Vendredi 2 septembre

La lumière faiblit et des rayons de ténèbres s’abattent sur le petit groupe. Nous reculons, grièvement blessés. Et c’est là que je sais comment agir. Mes mains s’illuminent et les plaies se referment. Nous sommes prêts à repartir à l’assaut du monstre que nous affrontons. Dans les écouteurs, Z. avec dans la voix son sourire habituel :
“Tu réagis bien sous la pression.”
Cette scène a lieu durant le premier confinement, durant lequel je trompe l’ennui des 34m² de mon appartement parisien en jouant à World of Warcraft. Je suis un guérisseur, et, plus précisément, un guérisseur réactif. Ce qui signifie que mon avatar soigne ses alliés une fois les dégâts advenus, plutôt que de chercher à les protéger, de ces dégâts, ce qui est également un style de jeu possible.
Aujourd’hui, alors que je rencontre pour la première fois les Quatrièmes Rosélia, la voix de Z. me revient en tête. C’est la rentrée, les mômes sont, forcément, encore inhibés.
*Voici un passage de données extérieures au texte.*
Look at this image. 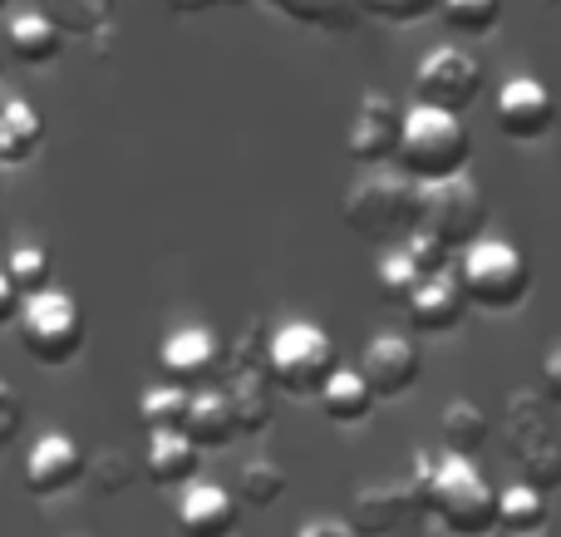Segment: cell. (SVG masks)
I'll use <instances>...</instances> for the list:
<instances>
[{
  "instance_id": "6da1fadb",
  "label": "cell",
  "mask_w": 561,
  "mask_h": 537,
  "mask_svg": "<svg viewBox=\"0 0 561 537\" xmlns=\"http://www.w3.org/2000/svg\"><path fill=\"white\" fill-rule=\"evenodd\" d=\"M345 227L355 237L375 247H399L419 232V217H424V183L404 173H375L369 168L355 187L345 193Z\"/></svg>"
},
{
  "instance_id": "7a4b0ae2",
  "label": "cell",
  "mask_w": 561,
  "mask_h": 537,
  "mask_svg": "<svg viewBox=\"0 0 561 537\" xmlns=\"http://www.w3.org/2000/svg\"><path fill=\"white\" fill-rule=\"evenodd\" d=\"M424 513L454 537H493L497 533V489L478 473L473 459L463 454H438L428 483L419 489Z\"/></svg>"
},
{
  "instance_id": "3957f363",
  "label": "cell",
  "mask_w": 561,
  "mask_h": 537,
  "mask_svg": "<svg viewBox=\"0 0 561 537\" xmlns=\"http://www.w3.org/2000/svg\"><path fill=\"white\" fill-rule=\"evenodd\" d=\"M473 158V138H468L463 114H448V108H428L414 104L404 108V138H399L394 168L414 183H444L458 178Z\"/></svg>"
},
{
  "instance_id": "277c9868",
  "label": "cell",
  "mask_w": 561,
  "mask_h": 537,
  "mask_svg": "<svg viewBox=\"0 0 561 537\" xmlns=\"http://www.w3.org/2000/svg\"><path fill=\"white\" fill-rule=\"evenodd\" d=\"M458 282H463L468 306L478 311H523L527 296H533V262L517 242L507 237H478L463 252V266H458Z\"/></svg>"
},
{
  "instance_id": "5b68a950",
  "label": "cell",
  "mask_w": 561,
  "mask_h": 537,
  "mask_svg": "<svg viewBox=\"0 0 561 537\" xmlns=\"http://www.w3.org/2000/svg\"><path fill=\"white\" fill-rule=\"evenodd\" d=\"M15 331H20L25 355L35 365H45V370L75 365L79 355H84V341H89L84 306H79L69 292H55V286L25 296V306H20V316H15Z\"/></svg>"
},
{
  "instance_id": "8992f818",
  "label": "cell",
  "mask_w": 561,
  "mask_h": 537,
  "mask_svg": "<svg viewBox=\"0 0 561 537\" xmlns=\"http://www.w3.org/2000/svg\"><path fill=\"white\" fill-rule=\"evenodd\" d=\"M335 365H340L335 341L316 321H286L280 331L266 335V375L290 400H316L320 385L335 375Z\"/></svg>"
},
{
  "instance_id": "52a82bcc",
  "label": "cell",
  "mask_w": 561,
  "mask_h": 537,
  "mask_svg": "<svg viewBox=\"0 0 561 537\" xmlns=\"http://www.w3.org/2000/svg\"><path fill=\"white\" fill-rule=\"evenodd\" d=\"M419 232H428L448 252H468L478 237H488V197L478 193L473 178H444V183H424V217Z\"/></svg>"
},
{
  "instance_id": "ba28073f",
  "label": "cell",
  "mask_w": 561,
  "mask_h": 537,
  "mask_svg": "<svg viewBox=\"0 0 561 537\" xmlns=\"http://www.w3.org/2000/svg\"><path fill=\"white\" fill-rule=\"evenodd\" d=\"M483 94V65L458 45H438L419 59L414 69V104L448 108V114H468Z\"/></svg>"
},
{
  "instance_id": "9c48e42d",
  "label": "cell",
  "mask_w": 561,
  "mask_h": 537,
  "mask_svg": "<svg viewBox=\"0 0 561 537\" xmlns=\"http://www.w3.org/2000/svg\"><path fill=\"white\" fill-rule=\"evenodd\" d=\"M399 138H404V104L385 89H369L355 108V124H350L345 153L355 158L359 168H385L394 163Z\"/></svg>"
},
{
  "instance_id": "30bf717a",
  "label": "cell",
  "mask_w": 561,
  "mask_h": 537,
  "mask_svg": "<svg viewBox=\"0 0 561 537\" xmlns=\"http://www.w3.org/2000/svg\"><path fill=\"white\" fill-rule=\"evenodd\" d=\"M84 464H89V454L79 449V439H69L59 430L39 434L25 454V493L35 503L65 499L75 483H84Z\"/></svg>"
},
{
  "instance_id": "8fae6325",
  "label": "cell",
  "mask_w": 561,
  "mask_h": 537,
  "mask_svg": "<svg viewBox=\"0 0 561 537\" xmlns=\"http://www.w3.org/2000/svg\"><path fill=\"white\" fill-rule=\"evenodd\" d=\"M227 361V345L217 341L207 325H178L163 345H158V370L168 385H183V390H203L217 385Z\"/></svg>"
},
{
  "instance_id": "7c38bea8",
  "label": "cell",
  "mask_w": 561,
  "mask_h": 537,
  "mask_svg": "<svg viewBox=\"0 0 561 537\" xmlns=\"http://www.w3.org/2000/svg\"><path fill=\"white\" fill-rule=\"evenodd\" d=\"M493 118H497V134L503 138H513V144H537V138H547L557 124V99L542 79L517 75L497 89Z\"/></svg>"
},
{
  "instance_id": "4fadbf2b",
  "label": "cell",
  "mask_w": 561,
  "mask_h": 537,
  "mask_svg": "<svg viewBox=\"0 0 561 537\" xmlns=\"http://www.w3.org/2000/svg\"><path fill=\"white\" fill-rule=\"evenodd\" d=\"M359 375H365V385L375 390V400H399V395H409L419 385V375H424V351H419V341H409V335L385 331L365 345Z\"/></svg>"
},
{
  "instance_id": "5bb4252c",
  "label": "cell",
  "mask_w": 561,
  "mask_h": 537,
  "mask_svg": "<svg viewBox=\"0 0 561 537\" xmlns=\"http://www.w3.org/2000/svg\"><path fill=\"white\" fill-rule=\"evenodd\" d=\"M419 518H428V513L414 483H365L350 499V523L365 537H394L404 528H419Z\"/></svg>"
},
{
  "instance_id": "9a60e30c",
  "label": "cell",
  "mask_w": 561,
  "mask_h": 537,
  "mask_svg": "<svg viewBox=\"0 0 561 537\" xmlns=\"http://www.w3.org/2000/svg\"><path fill=\"white\" fill-rule=\"evenodd\" d=\"M237 499L213 479H193L178 499V533L183 537H232L237 533Z\"/></svg>"
},
{
  "instance_id": "2e32d148",
  "label": "cell",
  "mask_w": 561,
  "mask_h": 537,
  "mask_svg": "<svg viewBox=\"0 0 561 537\" xmlns=\"http://www.w3.org/2000/svg\"><path fill=\"white\" fill-rule=\"evenodd\" d=\"M404 311H409V325H414L419 335L458 331V325H463V316H468V296H463V282H458L454 266H448V272H438V276H428Z\"/></svg>"
},
{
  "instance_id": "e0dca14e",
  "label": "cell",
  "mask_w": 561,
  "mask_h": 537,
  "mask_svg": "<svg viewBox=\"0 0 561 537\" xmlns=\"http://www.w3.org/2000/svg\"><path fill=\"white\" fill-rule=\"evenodd\" d=\"M45 148V114L20 89H0V168H20Z\"/></svg>"
},
{
  "instance_id": "ac0fdd59",
  "label": "cell",
  "mask_w": 561,
  "mask_h": 537,
  "mask_svg": "<svg viewBox=\"0 0 561 537\" xmlns=\"http://www.w3.org/2000/svg\"><path fill=\"white\" fill-rule=\"evenodd\" d=\"M503 439H507V454H513V464L523 459V454L542 449L547 439H561V430H557V420H552V400H547V395H533V390L507 395Z\"/></svg>"
},
{
  "instance_id": "d6986e66",
  "label": "cell",
  "mask_w": 561,
  "mask_h": 537,
  "mask_svg": "<svg viewBox=\"0 0 561 537\" xmlns=\"http://www.w3.org/2000/svg\"><path fill=\"white\" fill-rule=\"evenodd\" d=\"M183 434L197 444V449H227V444L237 439V414H232V400H227L222 385H203V390H193V400H187V420H183Z\"/></svg>"
},
{
  "instance_id": "ffe728a7",
  "label": "cell",
  "mask_w": 561,
  "mask_h": 537,
  "mask_svg": "<svg viewBox=\"0 0 561 537\" xmlns=\"http://www.w3.org/2000/svg\"><path fill=\"white\" fill-rule=\"evenodd\" d=\"M144 469L158 489H187L197 479V469H203V449L183 430H158V434H148Z\"/></svg>"
},
{
  "instance_id": "44dd1931",
  "label": "cell",
  "mask_w": 561,
  "mask_h": 537,
  "mask_svg": "<svg viewBox=\"0 0 561 537\" xmlns=\"http://www.w3.org/2000/svg\"><path fill=\"white\" fill-rule=\"evenodd\" d=\"M227 375V400H232V414H237V430L242 434H266L272 430V375L266 365H242V370H222Z\"/></svg>"
},
{
  "instance_id": "7402d4cb",
  "label": "cell",
  "mask_w": 561,
  "mask_h": 537,
  "mask_svg": "<svg viewBox=\"0 0 561 537\" xmlns=\"http://www.w3.org/2000/svg\"><path fill=\"white\" fill-rule=\"evenodd\" d=\"M59 49H65V30H59L45 10H20V15H10L5 55H15L20 65L45 69V65H55L59 59Z\"/></svg>"
},
{
  "instance_id": "603a6c76",
  "label": "cell",
  "mask_w": 561,
  "mask_h": 537,
  "mask_svg": "<svg viewBox=\"0 0 561 537\" xmlns=\"http://www.w3.org/2000/svg\"><path fill=\"white\" fill-rule=\"evenodd\" d=\"M316 400H320V410H325V420L345 424V430H355V424H365L369 414H375V390L365 385V375L345 370V365H335V375L320 385Z\"/></svg>"
},
{
  "instance_id": "cb8c5ba5",
  "label": "cell",
  "mask_w": 561,
  "mask_h": 537,
  "mask_svg": "<svg viewBox=\"0 0 561 537\" xmlns=\"http://www.w3.org/2000/svg\"><path fill=\"white\" fill-rule=\"evenodd\" d=\"M276 15H286L290 25L320 30V35H350L359 25V5L355 0H262Z\"/></svg>"
},
{
  "instance_id": "d4e9b609",
  "label": "cell",
  "mask_w": 561,
  "mask_h": 537,
  "mask_svg": "<svg viewBox=\"0 0 561 537\" xmlns=\"http://www.w3.org/2000/svg\"><path fill=\"white\" fill-rule=\"evenodd\" d=\"M547 493L533 489L527 479L507 483V489H497V533H513V537H533L547 528Z\"/></svg>"
},
{
  "instance_id": "484cf974",
  "label": "cell",
  "mask_w": 561,
  "mask_h": 537,
  "mask_svg": "<svg viewBox=\"0 0 561 537\" xmlns=\"http://www.w3.org/2000/svg\"><path fill=\"white\" fill-rule=\"evenodd\" d=\"M438 434H444V454H463L473 459L488 444V414L473 400H448L438 414Z\"/></svg>"
},
{
  "instance_id": "4316f807",
  "label": "cell",
  "mask_w": 561,
  "mask_h": 537,
  "mask_svg": "<svg viewBox=\"0 0 561 537\" xmlns=\"http://www.w3.org/2000/svg\"><path fill=\"white\" fill-rule=\"evenodd\" d=\"M45 15L65 30V39H94L114 25V0H45Z\"/></svg>"
},
{
  "instance_id": "83f0119b",
  "label": "cell",
  "mask_w": 561,
  "mask_h": 537,
  "mask_svg": "<svg viewBox=\"0 0 561 537\" xmlns=\"http://www.w3.org/2000/svg\"><path fill=\"white\" fill-rule=\"evenodd\" d=\"M375 286H379V301L404 311V306L414 301V292L424 286V276H419V266L404 256V247H389L375 262Z\"/></svg>"
},
{
  "instance_id": "f1b7e54d",
  "label": "cell",
  "mask_w": 561,
  "mask_h": 537,
  "mask_svg": "<svg viewBox=\"0 0 561 537\" xmlns=\"http://www.w3.org/2000/svg\"><path fill=\"white\" fill-rule=\"evenodd\" d=\"M187 400H193V390H183V385H158V390H144V400H138V424H144L148 434L158 430H183L187 420Z\"/></svg>"
},
{
  "instance_id": "f546056e",
  "label": "cell",
  "mask_w": 561,
  "mask_h": 537,
  "mask_svg": "<svg viewBox=\"0 0 561 537\" xmlns=\"http://www.w3.org/2000/svg\"><path fill=\"white\" fill-rule=\"evenodd\" d=\"M280 493H286V469H280L276 459L242 464V473H237V499H242L247 509H272V503H280Z\"/></svg>"
},
{
  "instance_id": "4dcf8cb0",
  "label": "cell",
  "mask_w": 561,
  "mask_h": 537,
  "mask_svg": "<svg viewBox=\"0 0 561 537\" xmlns=\"http://www.w3.org/2000/svg\"><path fill=\"white\" fill-rule=\"evenodd\" d=\"M5 276L15 282V292H20V296L45 292V286L55 282V262H49V247H39V242H20L15 252H10V262H5Z\"/></svg>"
},
{
  "instance_id": "1f68e13d",
  "label": "cell",
  "mask_w": 561,
  "mask_h": 537,
  "mask_svg": "<svg viewBox=\"0 0 561 537\" xmlns=\"http://www.w3.org/2000/svg\"><path fill=\"white\" fill-rule=\"evenodd\" d=\"M438 15L458 30V35H493L503 25V0H444Z\"/></svg>"
},
{
  "instance_id": "d6a6232c",
  "label": "cell",
  "mask_w": 561,
  "mask_h": 537,
  "mask_svg": "<svg viewBox=\"0 0 561 537\" xmlns=\"http://www.w3.org/2000/svg\"><path fill=\"white\" fill-rule=\"evenodd\" d=\"M84 483L94 493H124V489H134V459H128L124 449H99V454H89V464H84Z\"/></svg>"
},
{
  "instance_id": "836d02e7",
  "label": "cell",
  "mask_w": 561,
  "mask_h": 537,
  "mask_svg": "<svg viewBox=\"0 0 561 537\" xmlns=\"http://www.w3.org/2000/svg\"><path fill=\"white\" fill-rule=\"evenodd\" d=\"M517 469H523V479L533 483V489H542V493L561 489V439H547L542 449L523 454V459H517Z\"/></svg>"
},
{
  "instance_id": "e575fe53",
  "label": "cell",
  "mask_w": 561,
  "mask_h": 537,
  "mask_svg": "<svg viewBox=\"0 0 561 537\" xmlns=\"http://www.w3.org/2000/svg\"><path fill=\"white\" fill-rule=\"evenodd\" d=\"M359 15H375V20H389V25H419L428 20L444 0H355Z\"/></svg>"
},
{
  "instance_id": "d590c367",
  "label": "cell",
  "mask_w": 561,
  "mask_h": 537,
  "mask_svg": "<svg viewBox=\"0 0 561 537\" xmlns=\"http://www.w3.org/2000/svg\"><path fill=\"white\" fill-rule=\"evenodd\" d=\"M399 247H404V256L419 266V276H424V282H428V276H438V272H448V266H454V252H448V247H438L428 232H414L409 242H399Z\"/></svg>"
},
{
  "instance_id": "8d00e7d4",
  "label": "cell",
  "mask_w": 561,
  "mask_h": 537,
  "mask_svg": "<svg viewBox=\"0 0 561 537\" xmlns=\"http://www.w3.org/2000/svg\"><path fill=\"white\" fill-rule=\"evenodd\" d=\"M20 430H25V404H20L15 385L0 380V449H10L20 439Z\"/></svg>"
},
{
  "instance_id": "74e56055",
  "label": "cell",
  "mask_w": 561,
  "mask_h": 537,
  "mask_svg": "<svg viewBox=\"0 0 561 537\" xmlns=\"http://www.w3.org/2000/svg\"><path fill=\"white\" fill-rule=\"evenodd\" d=\"M296 537H365L350 518H310Z\"/></svg>"
},
{
  "instance_id": "f35d334b",
  "label": "cell",
  "mask_w": 561,
  "mask_h": 537,
  "mask_svg": "<svg viewBox=\"0 0 561 537\" xmlns=\"http://www.w3.org/2000/svg\"><path fill=\"white\" fill-rule=\"evenodd\" d=\"M168 15L187 20V15H207V10H232V5H247V0H163Z\"/></svg>"
},
{
  "instance_id": "ab89813d",
  "label": "cell",
  "mask_w": 561,
  "mask_h": 537,
  "mask_svg": "<svg viewBox=\"0 0 561 537\" xmlns=\"http://www.w3.org/2000/svg\"><path fill=\"white\" fill-rule=\"evenodd\" d=\"M20 306H25V296L15 292V282H10V276H5V266H0V331H5V325H15Z\"/></svg>"
},
{
  "instance_id": "60d3db41",
  "label": "cell",
  "mask_w": 561,
  "mask_h": 537,
  "mask_svg": "<svg viewBox=\"0 0 561 537\" xmlns=\"http://www.w3.org/2000/svg\"><path fill=\"white\" fill-rule=\"evenodd\" d=\"M542 395L561 410V345H552L542 361Z\"/></svg>"
},
{
  "instance_id": "b9f144b4",
  "label": "cell",
  "mask_w": 561,
  "mask_h": 537,
  "mask_svg": "<svg viewBox=\"0 0 561 537\" xmlns=\"http://www.w3.org/2000/svg\"><path fill=\"white\" fill-rule=\"evenodd\" d=\"M5 5H10V0H0V10H5Z\"/></svg>"
},
{
  "instance_id": "7bdbcfd3",
  "label": "cell",
  "mask_w": 561,
  "mask_h": 537,
  "mask_svg": "<svg viewBox=\"0 0 561 537\" xmlns=\"http://www.w3.org/2000/svg\"><path fill=\"white\" fill-rule=\"evenodd\" d=\"M0 69H5V59H0Z\"/></svg>"
},
{
  "instance_id": "ee69618b",
  "label": "cell",
  "mask_w": 561,
  "mask_h": 537,
  "mask_svg": "<svg viewBox=\"0 0 561 537\" xmlns=\"http://www.w3.org/2000/svg\"><path fill=\"white\" fill-rule=\"evenodd\" d=\"M533 537H542V533H533Z\"/></svg>"
}]
</instances>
J’ignore totalement comment ils se comporteront dans quelques semaines. Mais je sais que je suis mal à l’aise. Il m’est extrêmement difficile de travailler dans le silence. Ce que je tente, en ces premières heures, est de filer l’écheveau de notre langage commun. C’est probablement un tort : j’ouvre, d’emblée, la possibilité à la transgression. Ou je risque de les perdre, à leur demander, déjà, de participer, de patouiller des trucs.
Mais il le faut. J’ai pontifié à qui voulait l’entendre qu’on ne pouvait appliquer de méthodes qui ne correspondaient pas à sa personnalité : je l’assume. J’ai besoin de rebondir sur leurs interventions, de sculpter cet espace à l’aune de leurs voix, de leurs réussites et de leurs refus. Les premières heures me terrifient parce qu’elles sont vides. Finalement, mes premiers cours, mes premières paroles pourraient se résumer à “qui êtes-vous ?” Je suis dans le noir. Et leurs regards, leur langage, comme des torches.
Ils ont l’air chouette. Une fois que nous nous serons vus, vraiment vus, que nous auront pris la mesure les uns des autres, je saurai s’ils le sont vraiment. J’ai hâte.